» **Written instruction**
Copy the stretch of the records from the line containing "In the photograph presented" through the end of the records, keeping every line exactly as it appears.

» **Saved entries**
******

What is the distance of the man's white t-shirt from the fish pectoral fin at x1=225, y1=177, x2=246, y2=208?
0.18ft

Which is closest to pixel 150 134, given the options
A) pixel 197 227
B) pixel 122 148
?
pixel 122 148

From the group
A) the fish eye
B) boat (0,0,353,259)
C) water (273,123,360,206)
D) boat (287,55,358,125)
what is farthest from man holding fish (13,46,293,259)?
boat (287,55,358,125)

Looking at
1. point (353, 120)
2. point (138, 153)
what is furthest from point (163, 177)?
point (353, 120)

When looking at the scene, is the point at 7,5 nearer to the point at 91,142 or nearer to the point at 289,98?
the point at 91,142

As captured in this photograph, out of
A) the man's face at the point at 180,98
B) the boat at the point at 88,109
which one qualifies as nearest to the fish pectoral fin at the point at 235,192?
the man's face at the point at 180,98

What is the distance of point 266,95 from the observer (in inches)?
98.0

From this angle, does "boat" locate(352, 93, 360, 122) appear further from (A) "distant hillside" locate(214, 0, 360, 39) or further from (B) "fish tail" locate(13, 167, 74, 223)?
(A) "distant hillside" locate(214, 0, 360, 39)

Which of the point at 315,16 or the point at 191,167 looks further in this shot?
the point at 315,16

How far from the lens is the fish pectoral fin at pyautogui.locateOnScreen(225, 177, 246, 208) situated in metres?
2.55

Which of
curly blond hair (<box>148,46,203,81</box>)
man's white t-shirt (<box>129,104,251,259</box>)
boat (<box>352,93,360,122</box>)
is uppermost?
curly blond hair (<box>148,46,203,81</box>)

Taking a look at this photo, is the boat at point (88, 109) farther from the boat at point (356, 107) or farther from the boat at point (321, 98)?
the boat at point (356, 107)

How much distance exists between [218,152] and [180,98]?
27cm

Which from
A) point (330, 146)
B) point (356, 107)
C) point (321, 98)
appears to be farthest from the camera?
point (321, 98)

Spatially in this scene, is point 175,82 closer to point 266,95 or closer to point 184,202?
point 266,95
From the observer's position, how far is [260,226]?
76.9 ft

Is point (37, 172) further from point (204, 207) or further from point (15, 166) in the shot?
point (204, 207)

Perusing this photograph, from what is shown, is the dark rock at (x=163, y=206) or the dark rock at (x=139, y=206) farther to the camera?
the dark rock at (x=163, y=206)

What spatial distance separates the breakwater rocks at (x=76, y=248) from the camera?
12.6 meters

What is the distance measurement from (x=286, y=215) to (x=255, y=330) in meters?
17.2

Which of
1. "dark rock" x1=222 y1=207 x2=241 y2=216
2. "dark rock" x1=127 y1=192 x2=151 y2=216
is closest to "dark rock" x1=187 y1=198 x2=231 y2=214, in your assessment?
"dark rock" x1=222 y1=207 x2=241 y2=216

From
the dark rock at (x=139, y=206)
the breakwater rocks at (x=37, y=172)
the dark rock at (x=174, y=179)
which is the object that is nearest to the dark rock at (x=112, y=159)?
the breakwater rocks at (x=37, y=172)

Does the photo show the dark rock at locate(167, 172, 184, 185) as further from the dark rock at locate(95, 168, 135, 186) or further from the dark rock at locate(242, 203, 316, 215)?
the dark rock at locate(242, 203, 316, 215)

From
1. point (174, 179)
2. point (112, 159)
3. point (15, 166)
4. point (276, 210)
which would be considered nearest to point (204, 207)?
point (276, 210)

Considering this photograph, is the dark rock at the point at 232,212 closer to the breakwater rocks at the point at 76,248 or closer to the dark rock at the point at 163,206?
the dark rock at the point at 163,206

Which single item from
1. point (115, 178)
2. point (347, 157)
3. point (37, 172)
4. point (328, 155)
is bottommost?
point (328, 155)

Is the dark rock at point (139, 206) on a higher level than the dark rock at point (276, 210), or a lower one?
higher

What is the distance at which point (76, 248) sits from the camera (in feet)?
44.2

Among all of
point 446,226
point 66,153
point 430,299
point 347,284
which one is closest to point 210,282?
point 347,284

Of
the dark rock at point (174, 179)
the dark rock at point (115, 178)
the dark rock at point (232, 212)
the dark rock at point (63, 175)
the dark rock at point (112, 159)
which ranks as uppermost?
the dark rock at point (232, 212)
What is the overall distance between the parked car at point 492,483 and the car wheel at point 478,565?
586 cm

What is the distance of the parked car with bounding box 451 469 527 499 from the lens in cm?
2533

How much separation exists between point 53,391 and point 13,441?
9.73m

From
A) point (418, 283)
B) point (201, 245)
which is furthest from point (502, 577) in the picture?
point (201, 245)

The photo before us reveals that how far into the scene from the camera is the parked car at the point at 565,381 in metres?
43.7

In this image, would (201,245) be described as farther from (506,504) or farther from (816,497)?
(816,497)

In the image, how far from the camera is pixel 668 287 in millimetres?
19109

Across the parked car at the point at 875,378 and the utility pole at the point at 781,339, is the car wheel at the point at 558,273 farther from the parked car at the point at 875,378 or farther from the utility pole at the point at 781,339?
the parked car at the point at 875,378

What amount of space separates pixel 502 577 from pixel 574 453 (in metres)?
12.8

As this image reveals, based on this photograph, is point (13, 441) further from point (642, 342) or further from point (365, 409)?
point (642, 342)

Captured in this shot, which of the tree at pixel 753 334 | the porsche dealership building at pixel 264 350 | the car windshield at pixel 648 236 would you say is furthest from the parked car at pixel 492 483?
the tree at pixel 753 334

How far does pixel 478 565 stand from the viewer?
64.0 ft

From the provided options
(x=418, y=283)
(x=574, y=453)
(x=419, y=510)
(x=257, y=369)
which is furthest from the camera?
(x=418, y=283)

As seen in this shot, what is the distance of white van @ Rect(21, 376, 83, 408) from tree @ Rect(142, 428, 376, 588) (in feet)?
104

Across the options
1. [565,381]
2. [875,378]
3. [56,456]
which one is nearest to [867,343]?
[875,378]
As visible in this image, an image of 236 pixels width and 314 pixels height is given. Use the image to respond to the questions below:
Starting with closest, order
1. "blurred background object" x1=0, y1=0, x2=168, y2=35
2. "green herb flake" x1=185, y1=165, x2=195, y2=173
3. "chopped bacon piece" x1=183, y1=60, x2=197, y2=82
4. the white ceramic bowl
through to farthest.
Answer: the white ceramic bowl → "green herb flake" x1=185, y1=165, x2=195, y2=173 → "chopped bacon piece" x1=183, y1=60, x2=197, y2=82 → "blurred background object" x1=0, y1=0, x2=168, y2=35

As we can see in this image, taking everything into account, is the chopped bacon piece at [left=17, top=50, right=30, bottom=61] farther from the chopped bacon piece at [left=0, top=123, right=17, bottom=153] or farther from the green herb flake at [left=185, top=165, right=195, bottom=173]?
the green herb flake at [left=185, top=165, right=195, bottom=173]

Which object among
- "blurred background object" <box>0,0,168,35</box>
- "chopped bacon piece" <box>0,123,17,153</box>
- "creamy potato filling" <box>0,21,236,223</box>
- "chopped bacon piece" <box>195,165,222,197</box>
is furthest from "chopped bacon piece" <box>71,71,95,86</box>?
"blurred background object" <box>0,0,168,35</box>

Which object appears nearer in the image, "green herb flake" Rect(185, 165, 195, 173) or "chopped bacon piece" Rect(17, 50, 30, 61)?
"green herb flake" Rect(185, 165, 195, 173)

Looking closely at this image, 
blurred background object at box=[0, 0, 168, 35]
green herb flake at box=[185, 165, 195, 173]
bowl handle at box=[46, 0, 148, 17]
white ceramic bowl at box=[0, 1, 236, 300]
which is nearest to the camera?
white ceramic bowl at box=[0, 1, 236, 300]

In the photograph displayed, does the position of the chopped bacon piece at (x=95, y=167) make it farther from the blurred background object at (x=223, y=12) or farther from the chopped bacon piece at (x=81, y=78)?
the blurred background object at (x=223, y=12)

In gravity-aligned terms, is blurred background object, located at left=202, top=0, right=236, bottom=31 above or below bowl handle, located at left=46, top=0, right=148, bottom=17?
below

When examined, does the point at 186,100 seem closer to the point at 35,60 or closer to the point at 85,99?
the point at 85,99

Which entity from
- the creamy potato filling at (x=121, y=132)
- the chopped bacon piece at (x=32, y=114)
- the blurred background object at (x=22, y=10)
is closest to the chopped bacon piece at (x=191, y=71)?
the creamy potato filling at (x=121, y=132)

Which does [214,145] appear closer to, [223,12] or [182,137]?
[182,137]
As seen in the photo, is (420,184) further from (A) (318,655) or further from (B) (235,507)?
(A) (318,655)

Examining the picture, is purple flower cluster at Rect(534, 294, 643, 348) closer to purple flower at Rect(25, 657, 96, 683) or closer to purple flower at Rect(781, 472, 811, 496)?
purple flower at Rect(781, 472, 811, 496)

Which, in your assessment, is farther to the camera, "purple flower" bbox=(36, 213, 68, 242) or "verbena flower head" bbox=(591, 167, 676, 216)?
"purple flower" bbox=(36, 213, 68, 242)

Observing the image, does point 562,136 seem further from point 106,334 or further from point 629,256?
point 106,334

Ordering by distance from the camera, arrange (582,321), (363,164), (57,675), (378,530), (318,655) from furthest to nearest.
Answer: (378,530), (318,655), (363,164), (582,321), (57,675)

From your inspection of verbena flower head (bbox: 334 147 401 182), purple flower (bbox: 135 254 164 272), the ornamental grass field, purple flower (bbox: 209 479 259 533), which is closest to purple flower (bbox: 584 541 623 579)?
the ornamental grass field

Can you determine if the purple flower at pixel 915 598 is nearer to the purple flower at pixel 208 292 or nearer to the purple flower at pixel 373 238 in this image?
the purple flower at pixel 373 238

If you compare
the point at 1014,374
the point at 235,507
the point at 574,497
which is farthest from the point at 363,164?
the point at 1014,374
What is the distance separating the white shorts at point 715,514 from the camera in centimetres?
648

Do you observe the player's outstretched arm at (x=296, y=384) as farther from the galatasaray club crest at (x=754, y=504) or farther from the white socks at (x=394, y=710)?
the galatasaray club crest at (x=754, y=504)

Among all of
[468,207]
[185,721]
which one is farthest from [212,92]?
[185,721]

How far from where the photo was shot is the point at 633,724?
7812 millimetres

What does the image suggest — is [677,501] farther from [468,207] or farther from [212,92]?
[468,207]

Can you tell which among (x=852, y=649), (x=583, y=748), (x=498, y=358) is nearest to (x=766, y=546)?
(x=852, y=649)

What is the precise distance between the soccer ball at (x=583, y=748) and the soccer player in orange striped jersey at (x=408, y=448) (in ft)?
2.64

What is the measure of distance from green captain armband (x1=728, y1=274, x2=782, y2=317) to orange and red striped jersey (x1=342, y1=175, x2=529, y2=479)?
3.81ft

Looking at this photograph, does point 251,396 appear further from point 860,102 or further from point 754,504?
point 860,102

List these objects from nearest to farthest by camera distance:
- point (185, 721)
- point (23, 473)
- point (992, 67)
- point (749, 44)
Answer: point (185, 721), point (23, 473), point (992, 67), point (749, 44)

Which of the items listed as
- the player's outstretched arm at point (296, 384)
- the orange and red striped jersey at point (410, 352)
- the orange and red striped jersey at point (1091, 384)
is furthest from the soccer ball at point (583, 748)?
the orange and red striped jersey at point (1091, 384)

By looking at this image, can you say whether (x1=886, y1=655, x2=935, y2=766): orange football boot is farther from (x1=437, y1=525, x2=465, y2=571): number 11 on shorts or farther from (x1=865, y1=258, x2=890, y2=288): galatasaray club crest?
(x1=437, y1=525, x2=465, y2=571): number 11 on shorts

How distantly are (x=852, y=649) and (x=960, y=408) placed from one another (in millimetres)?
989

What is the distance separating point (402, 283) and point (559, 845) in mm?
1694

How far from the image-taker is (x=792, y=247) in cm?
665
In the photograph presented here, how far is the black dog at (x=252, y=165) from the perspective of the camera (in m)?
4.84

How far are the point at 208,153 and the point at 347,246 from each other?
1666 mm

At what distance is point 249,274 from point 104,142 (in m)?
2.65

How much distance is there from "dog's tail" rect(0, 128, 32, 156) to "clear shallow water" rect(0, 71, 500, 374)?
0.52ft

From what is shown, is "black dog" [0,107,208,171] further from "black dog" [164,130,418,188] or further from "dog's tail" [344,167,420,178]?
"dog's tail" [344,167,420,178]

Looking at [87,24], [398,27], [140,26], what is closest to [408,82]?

******

» **Result**
In the photograph presented here, how far is the black dog at (x=252, y=165) from the perspective of the camera (in m)?
4.84

How far are the point at 208,153 and the point at 347,246 from each other?
1666 mm

At what distance is point 249,274 from point 104,142 (in m)?
2.65

How much distance is there from "dog's tail" rect(0, 128, 32, 156) to "clear shallow water" rect(0, 71, 500, 374)?
0.52ft

From what is shown, is "black dog" [0,107,208,171] further from "black dog" [164,130,418,188] or further from "dog's tail" [344,167,420,178]?
"dog's tail" [344,167,420,178]

Looking at [87,24], [398,27], [140,26], what is closest to [408,82]?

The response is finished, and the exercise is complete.